In politics, too, 2008 saw the rise of a purportedly progressive superstar whose message, in hindsight, seems a bit fantastical. Barack Obama was the Lady Gaga of politics: Embracing social media, he rejuvenated a gloomy electorate with a spectacularly front-loaded career. His campaign and election dazzled, but a cynical backlash followed fast and hard in the form not of Adele but the 2010 Tea Party-led takeover of Congress. (Of course, we also have those like Hillary, who, like Beyonce and Rihanna, has tempered Obama-era progressivism without abandoning it to a cynical regressivism.)
I’d thought Tea Party-style extremism had yielded to something more centered, but here’s Trump, abandoning his liberal social positions and the Democratic Party (with which, he told CNN in 2004, he identified) for an unholy alliance with religious conservatives and the “alt-right.” I thought the brooding, acoustic arrangements of Sam Smith had yielded to something dancier, but here’s Gaga, of all people, strumming a guitar and singing about her dead aunt.
The paradox of both these figures it that they are rallying people against their own specter, their own past: In 2010 it would have sounded equally preposterous to suggest that rural conservatives should join forces with Donald Trump as to suggest that musical conservatives might have cause for hope in Lady Gaga.
The week before Trump won, Gaga’s album hit number one on the Billboard Hot 100. The duo is here to stay.

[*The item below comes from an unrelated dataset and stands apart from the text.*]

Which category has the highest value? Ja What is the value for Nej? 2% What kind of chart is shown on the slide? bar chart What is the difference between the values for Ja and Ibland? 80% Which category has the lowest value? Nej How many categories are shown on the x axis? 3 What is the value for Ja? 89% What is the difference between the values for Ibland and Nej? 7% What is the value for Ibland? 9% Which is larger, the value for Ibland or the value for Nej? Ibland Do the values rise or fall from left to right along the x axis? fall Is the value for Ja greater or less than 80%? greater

Trump takes office in January; Gaga takes the stage of the Super Bowl halftime show in February. We don’t need to state the obvious — that Trump’s campaign was propped up by xenophobic fear — or the outrageously untrue — that Lady Gaga is looking to foment racial division. But we should reflect on the perennial temptation of quick fixes and ideological extremes — the results of which are the fledgling authoritarianism of Trump and the artistic failure of “Joanne.” Both lack balance. And balance — difficult, delicate — is as essential to a responsible statesman as to an ambitious pop star.